Meeting new requirements for efficient charging

To meet the increased demands for electricity for charging at airports, the partners in the collaboration project YourFlight will investigate how electricity supply can be best provided.

Meeting new requirements for efficient charging

“Electric-powered aircraft could be part of the future of aviation to reduce the use of fossil fuels in the aviation industry. As more and more electric vehicles need to be charged, electricity consumption at airports is expected to increase, which also relates to issues of the electrical grid, power generation, and energy storage at airports. The research project aims to collaborate to investigate how to meet the electricity demand at future airports with more electric aviation, says Martin Lindberg, PhD student in the Department of Electricity at Uppsala University and who works within the project.

In the aviation sector, an exciting electrification revolution is underway, with many airports across the country actively working to increase electrification and sustainability in aviation.
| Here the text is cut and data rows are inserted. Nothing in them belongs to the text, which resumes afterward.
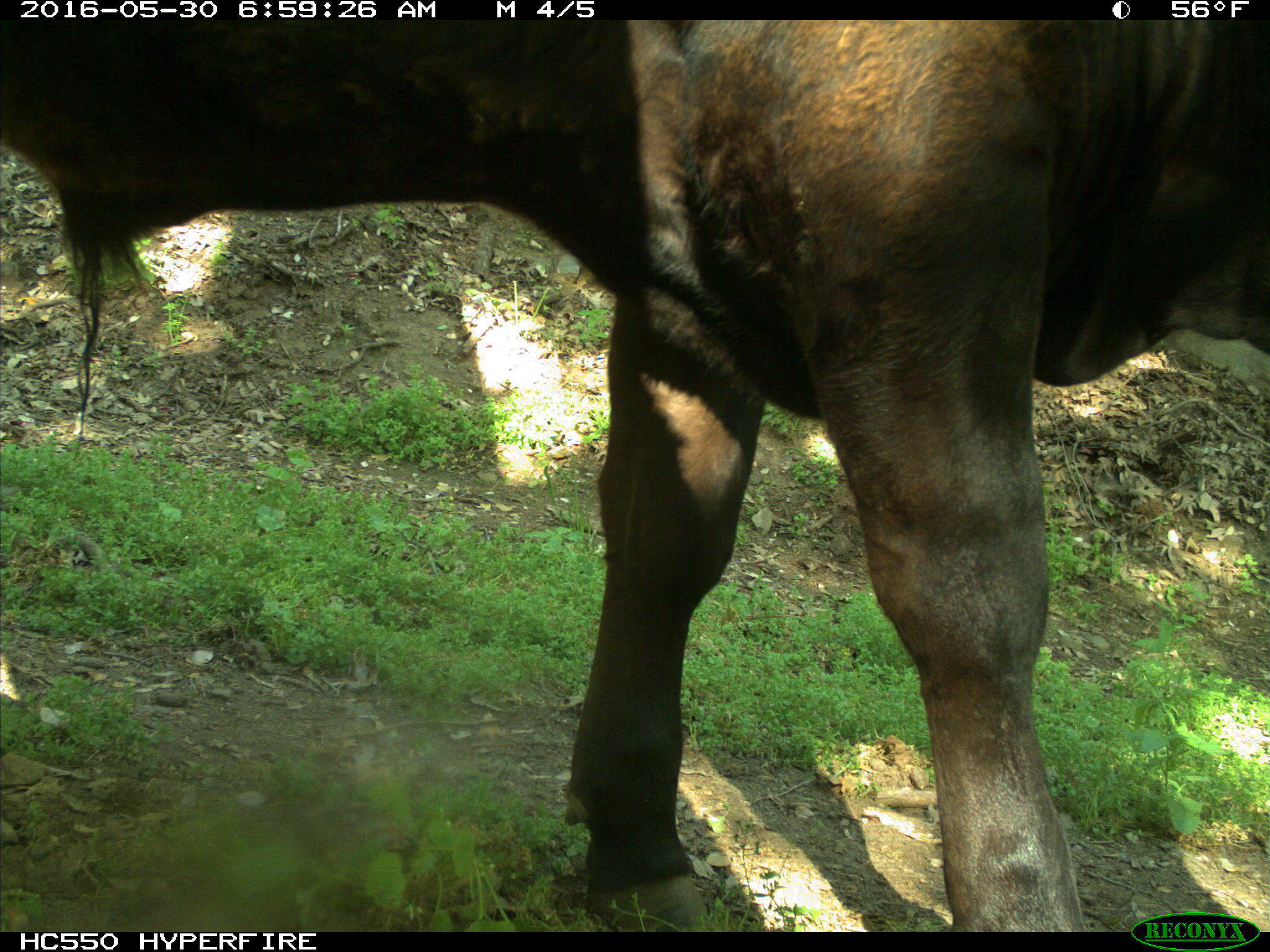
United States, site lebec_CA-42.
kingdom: Animalia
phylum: Chordata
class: Mammalia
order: Artiodactyla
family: Bovidae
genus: Bos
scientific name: Bos taurus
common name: domestic cow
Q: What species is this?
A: Bos taurus (domestic cow).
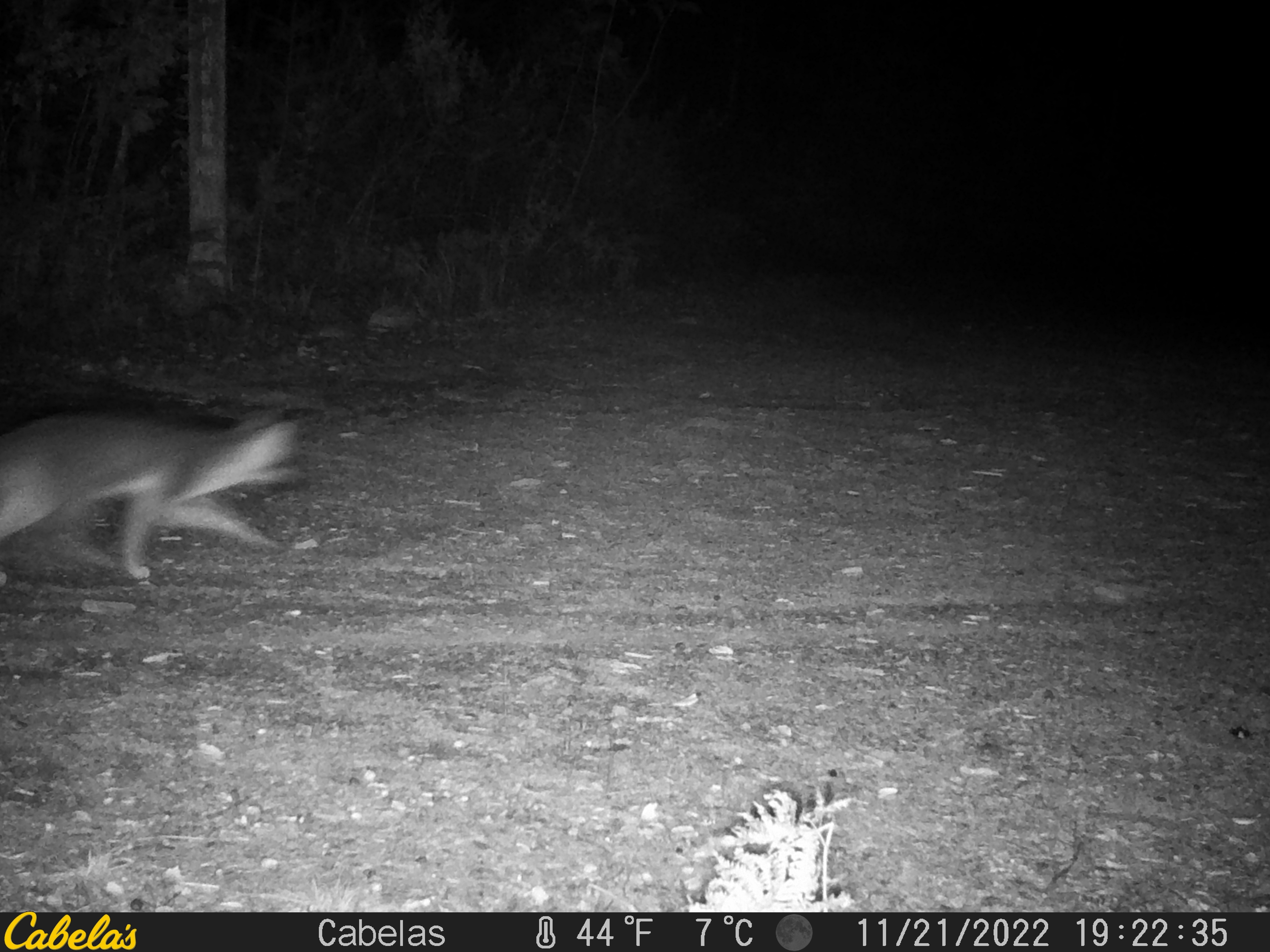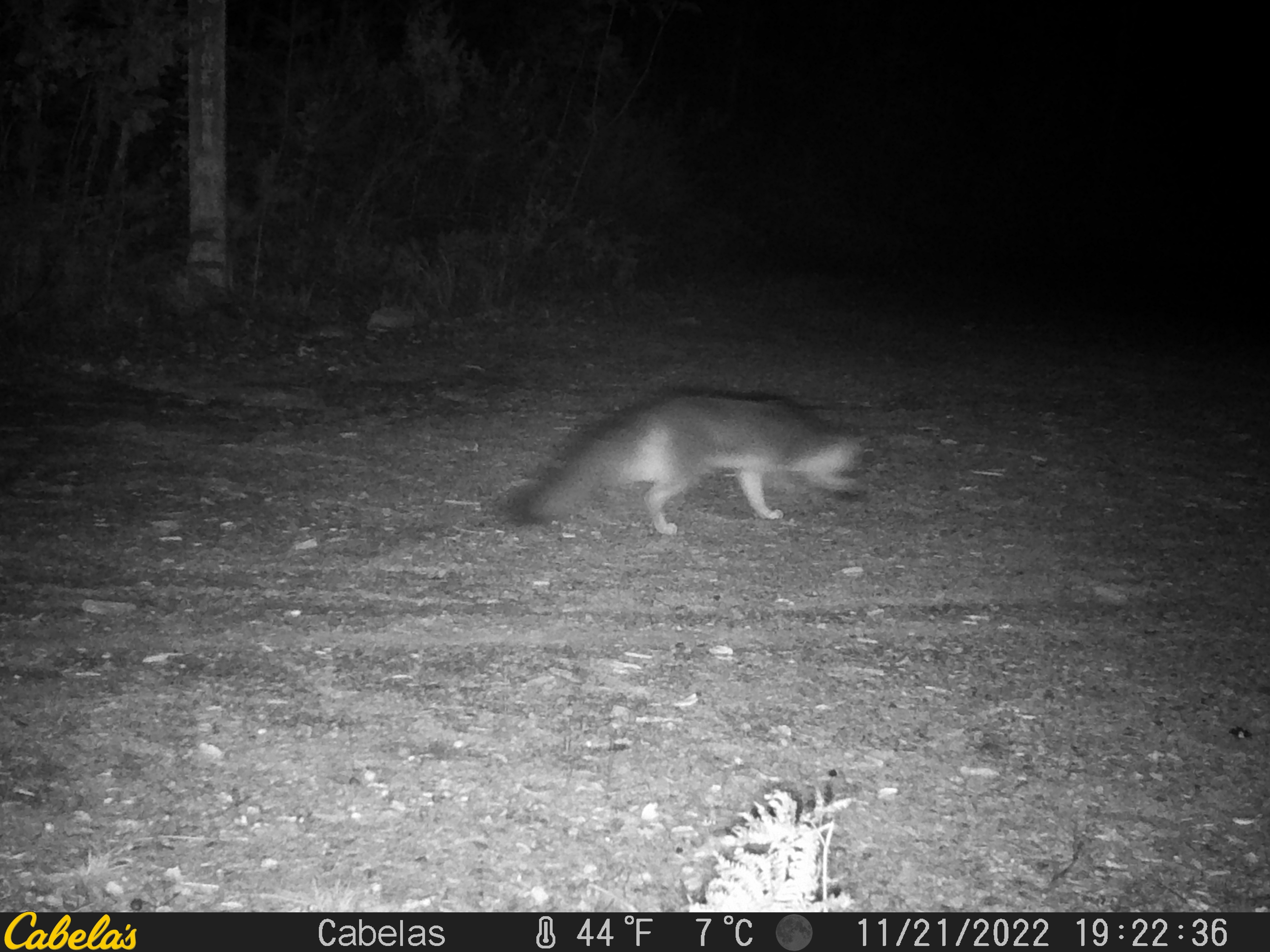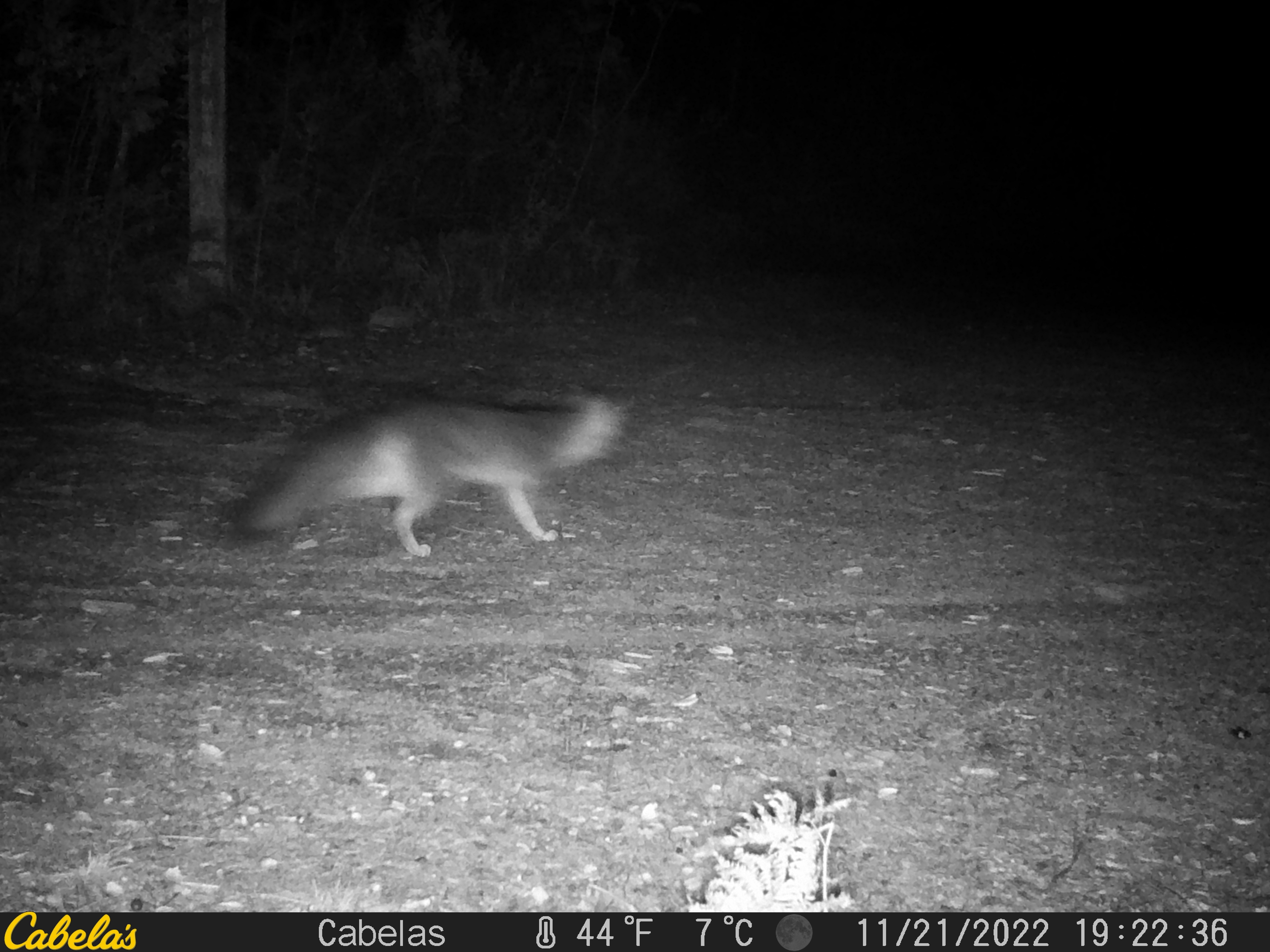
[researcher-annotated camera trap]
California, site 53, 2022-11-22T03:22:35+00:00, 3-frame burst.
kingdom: Animalia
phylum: Chordata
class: Mammalia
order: Carnivora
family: Canidae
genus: Urocyon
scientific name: Urocyon cinereoargenteus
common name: gray fox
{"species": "gray fox (Urocyon cinereoargenteus)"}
Currently, only two-seater electric aircraft are certified for regular traffic, but rapid developments in battery technology are opening doors for larger electric passenger aircraft to be electrified in the coming years.

However, these new electric aircraft pose high demands on airports in terms of access to electricity for charging. To meet this need, there are various alternatives, such as expanding the power grid to airports, complementing with local battery storage, or generating renewable electricity on-site.

The Project, YourFlight will investigate three key questions central to the transition to electric flight and more sustainable aviation. Firstly, it will explore how airports can meet the increasing need for electricity for electric aircraft and vehicles, which may involve the use of battery storage, expansion of the power grid, or other innovative solutions. Secondly, it will look at sustainable innovations in battery-powered electric aircraft, eVTOLs, and charging infrastructure that can promote electrified travel. Finally, the project will analyze how national conditions affect charging strategies for electric aviation at airports and what new strategies can be developed to meet these conditions and needs.

At Skellefteå Airport, a mobile battery storage will be used for experiments and simulations to provide a more realistic analysis of the electrical system at an airport.

In addition to driving technical innovations, this initiative is also expected to strengthen collaboration and knowledge exchange between Uppsala University and Skellefteå Airport through the ELIS program.

The project runs for four years and is funded by the Swedish Transport Administration's R&D portfolio for the aviation sector.

ELIS program - Skellefteå Science City's development program for electric aviation - aims to become a leading hub for research and development of electrified aviation in Sweden and beyond.